New Delhi: On Thursday, the Trump-led US administration formed a coalition for a secure, prosperous, and innovation-driven silicon supply chain called Pax Silica. The grouping aims to streamline supply chains for advanced manufacturing, semiconductors, AI infrastructure, and logistics.
Other than the US, the coalition includes Japan, South Korea, Singapore, the Netherlands, the United Kingdom, Israel, the United Arab Emirates, and Australia. However, India has been left out of the group.
For India, this comes at a time when India-US trade talks have not delivered any conclusive results, despite multiple high-level deliberations.
The initiative also comes at a time when the US is focusing on reducing its reliance on China, the world’s main supplier of rare earth elements, the key to all the advanced technology and electronics.
Jacob S. Helberg, US Under Secretary of State for Economic Affairs, observed, “Pax Silica brings together some of the world’s most technologically advanced nations to build a secure, resilient, and trusted technology ecosystem. Economic security is national security, and together, we’re strengthening supply chains from minerals to semiconductors to computers and networks.”
Ambitions of Pax Silica
The initiative has consensus for the establishment of secure supply chains, trusted technology and resilient infrastructure for economic growth.
As per the official document, the bloc aims to strengthen growing demands to deepen economic and technological cooperation, promote AI for long-term prosperity, establish trustworthy systems to safeguard mutual security, and support free market and policy coordination for critical infrastructure.
Furthermore, they say they want to unite countries with the world’s most advanced technological companies to realise the economic potential of AI, which will establish a durable economic order underscored by prosperity across partner countries.
This US-led programme also underpins the Trump administration’s aim to consolidate its role in the AI revolution through revitalising the supply chains in critical minerals and responding to China’s growing footprint in the AI competition.

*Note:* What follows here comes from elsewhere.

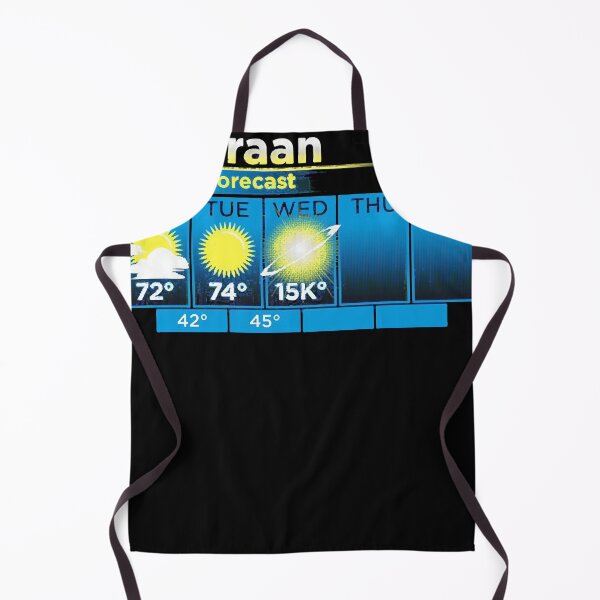 Item preview, ALDERAAN 5 DAY FORECAST Classic designed and sold by IsbellJanet30.
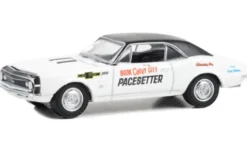 Chevrolet Camaro SS, 1967, Book Chevy City Pacesetter, 1:64, Greenlight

To eliminate Chinese competition, the US also restricted the supply of high-tech chips. However, many have claimed that this would not deter China from developing its very own advanced chip.
Jensen Huang, CEO of Nvidia, said, “China can take over the US in the AI race. They have many AI researchers; in fact, 50 percent of the world’s AI researchers are in China. And they develop very good AI technology. In fact, the most popular AI models in the world today, open-source models, are from China.”
In October, while talking about China’s export controls on critical minerals, Scott Bessent, US Secretary of the Treasury, said: “The new competition is between China and the rest of the world. The US is pushing back firmly and expects strong support from Europe, India and other Asian democracies.”
The partner countries have agreed to share their project details to jointly address AI supply chain opportunities and vulnerabilities, which will include critical minerals, semiconductor design, fabrication, packaging, logistics and transportation, compute, energy grids and power generation.
According to the official document, the initiative will ease the pursuit of new joint ventures and strategic co-investment opportunities, protect sensitive technologies and critical infrastructure from undue access or control by countries of concern.
To operationalise this initiative, the US administration will identify infrastructure projects and coordination of economic security practices.